Der BGH hatte im Juli 2012 darüber verhandelt, ob Vitalsana in Deutschland eine Apotheke ohne Betriebserlaubnis führt. Doch die Anträge der Wettbewerbszentrale waren den Karlsruher Richtern zu unbestimmt, der Fall wurde in diesen Punkten an das Oberlandesgericht Stuttgart (OLG) zurückverwiesen. Dort kam es aber nicht mehr zu Verhandlung: Inzwischen wurde das Verfahren beendet. Zu den Inhalten der Einigung wollen sich die Parteien nicht äußern.

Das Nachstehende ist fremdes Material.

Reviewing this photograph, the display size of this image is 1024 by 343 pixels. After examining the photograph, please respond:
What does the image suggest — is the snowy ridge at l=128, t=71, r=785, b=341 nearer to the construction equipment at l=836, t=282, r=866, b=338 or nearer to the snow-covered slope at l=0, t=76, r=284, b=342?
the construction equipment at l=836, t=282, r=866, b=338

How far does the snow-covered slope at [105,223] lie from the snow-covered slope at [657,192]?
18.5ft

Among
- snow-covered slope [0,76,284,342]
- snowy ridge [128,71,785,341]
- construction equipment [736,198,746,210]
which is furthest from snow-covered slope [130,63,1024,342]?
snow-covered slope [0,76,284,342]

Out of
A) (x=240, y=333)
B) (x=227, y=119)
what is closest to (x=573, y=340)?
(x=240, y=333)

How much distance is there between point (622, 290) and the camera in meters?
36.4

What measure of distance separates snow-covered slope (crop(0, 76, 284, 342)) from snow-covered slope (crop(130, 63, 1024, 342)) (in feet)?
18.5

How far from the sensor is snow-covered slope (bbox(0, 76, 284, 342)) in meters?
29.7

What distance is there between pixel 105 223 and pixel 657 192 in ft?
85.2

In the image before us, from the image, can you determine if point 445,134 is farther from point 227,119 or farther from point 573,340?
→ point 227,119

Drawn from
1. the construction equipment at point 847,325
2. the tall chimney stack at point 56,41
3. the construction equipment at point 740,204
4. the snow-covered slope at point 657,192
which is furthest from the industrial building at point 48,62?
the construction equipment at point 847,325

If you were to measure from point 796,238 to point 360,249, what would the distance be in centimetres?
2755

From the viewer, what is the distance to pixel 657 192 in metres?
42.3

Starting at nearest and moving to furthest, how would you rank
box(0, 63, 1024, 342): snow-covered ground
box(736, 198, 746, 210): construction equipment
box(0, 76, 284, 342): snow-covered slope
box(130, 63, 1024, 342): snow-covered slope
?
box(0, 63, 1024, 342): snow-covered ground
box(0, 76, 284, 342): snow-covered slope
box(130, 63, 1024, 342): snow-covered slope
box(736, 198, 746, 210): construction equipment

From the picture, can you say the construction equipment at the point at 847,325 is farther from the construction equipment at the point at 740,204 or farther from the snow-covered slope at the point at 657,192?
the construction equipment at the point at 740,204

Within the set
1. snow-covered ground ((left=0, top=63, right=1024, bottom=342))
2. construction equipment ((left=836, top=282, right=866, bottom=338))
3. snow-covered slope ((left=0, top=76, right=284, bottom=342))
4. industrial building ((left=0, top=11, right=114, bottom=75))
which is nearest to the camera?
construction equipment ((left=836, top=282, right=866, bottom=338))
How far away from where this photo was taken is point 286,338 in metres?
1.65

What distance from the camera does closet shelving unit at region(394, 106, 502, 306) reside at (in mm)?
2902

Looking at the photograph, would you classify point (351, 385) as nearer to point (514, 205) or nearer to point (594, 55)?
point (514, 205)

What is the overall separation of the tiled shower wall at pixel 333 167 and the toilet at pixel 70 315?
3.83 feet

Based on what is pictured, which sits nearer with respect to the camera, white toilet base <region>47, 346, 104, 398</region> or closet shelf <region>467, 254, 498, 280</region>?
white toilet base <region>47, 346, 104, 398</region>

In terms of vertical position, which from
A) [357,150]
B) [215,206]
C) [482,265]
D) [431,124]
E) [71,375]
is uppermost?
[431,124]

Die Wettbewerbszentrale hatte Vitalsana 2009 zunächst wegen der kostenpflichtigen Hotline, dem obligatorischen Mitschnitt der Beratungsgespräche sowie verschiedenen Werbemaßnahmen abgemahnt.
Vitalsana hatte eine Verlegung des Verfahrens an das Landgericht Ulm gewünscht – wegen Schlecker: Vitalsana habe in Ehingen – am Hauptsitz des damaligen Mutterkonzerns – eine selbstständige Filiale, so die Begründung.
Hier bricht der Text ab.